**Stated problem:** Continue the README for the perfect CPU/GPU performance control library from the point at which it ends.

**Page extract:**

Files
perfect/README.md
Carl Pearson cd9a95365f
Some checks failed
CI / build_cuda10-1 (push) Failing after 2s
CI / build (push) Failing after 3s
changelog, bump version
2019-09-25 12:31:56 -05:00

7.0 KiB

perfect

Branch Status
master Build Status

CPU/GPU Performance control library for benchmarking on Linux, x86, POWER, and Nvidia.

Features

  • GPU power/utilization/temperature monitoring (nvidia)
  • Disable CPU turbo (linux)
  • Set OS CPU performance mode to maximum (linux)
  • Set GPU clocks (nvidia)
  • Disable GPU turbo (nvidia)
  • Flush addresses from cache (amd64, POWER)
  • CUDA not required (GPU functions will not be compiled)
  • Flush file system caches (linux)
  • Disable ASLR (linux)

Contributors

Installing

CMake

Ensure you have CMake 3.13+.

Add the source tree to your project and then use add_subdirectory

git submodule add git@github.com:cwpearson/perfect.git thirdparty/perfect

CMakeLists.txt

...
add_subdirectory(thirdparty/perfect)
...
target_link_libraries(your-target perfect)

Without CMake

Download the source AND

  • for compiling with a non-cuda compiler:
    • add the include directory to your includes
    • add nvidia-ml to your link flags
    • add -DPERFECT_HAS_CUDA to your compile definitions
  • with a CUDA compiler, just compile normally (PERFECT_HAS_CUDA is defined for you)
g++ code_using_perfect.cpp -DPERFECT_HAS_CUDA -Iperfect/include -lnvidia-ml 
nvcc code_using_perfect.cu -Iperfect/include -lnvidia-ml

If you don't have CUDA, then you could just do

g++ code_using_perfect.cpp -I perfect/include

Usage

The perfect functions all return a perfect::Result, which is defined in [include/perfect/result.hpp]. When things are working, it will be perfect::Result::SUCCESS. A PERFECT macro is also defined, which will terminate with an error message unless the perfect::Result is perfect::Result::SUCCESS.

perfect::CpuTurboState state;
PERFECT(perfect::get_cpu_turbo_state(&state));

Monitoring

perfect can monitor and record GPU activity.

See examples/gpu_monitor.cu

#include "perfect/gpu_monitor.hpp"
  • Monitor(std::ostream *stream): create a monitor that will write to stream.

**Dataset content:**
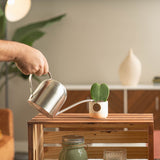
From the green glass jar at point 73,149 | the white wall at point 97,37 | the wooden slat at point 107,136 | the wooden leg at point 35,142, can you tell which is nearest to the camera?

**Output for this exercise:**
  • void Monitor::start(): start the monitor
  • void Monitor::stop(): terminate the monitor
  • void Monitor::pause(): pause the monitor thread
  • void Monitor::resume(): resume the monitor thread

Disable ASLR

perfect can disable ASLR

See tools/no_aslr.cpp

#include "perfect/aslr.hpp"
  • Result disable_aslr(): disable ASLR
  • Result get_aslr(AslrState &state): save the current ASLR state
  • Result set_aslr(const AslrState &state): set a previously-saved ASLR state

Flush file system caches

perfect can drop various filesystem caches

See tools/sync_drop_caches.cpp

#include "perfect/drop_caches.hpp"
  • Result sync(): flush filesystem caches to disk
  • Result drop_caches(DropCaches_t mode): remove file system caches
    • mode = PAGECACHE: drop page caches
    • mode = ENTRIES: drop dentries and inodes
    • mode = PAGECACHE | ENTRIES: both

CPU Turbo

perfect can enable and disable CPU boost through the Intel p-state mechanism or the ACPI cpufreq mechanism.

See examples/cpu_turbo.cpp.

#include "perfect/cpu_turbo.hpp"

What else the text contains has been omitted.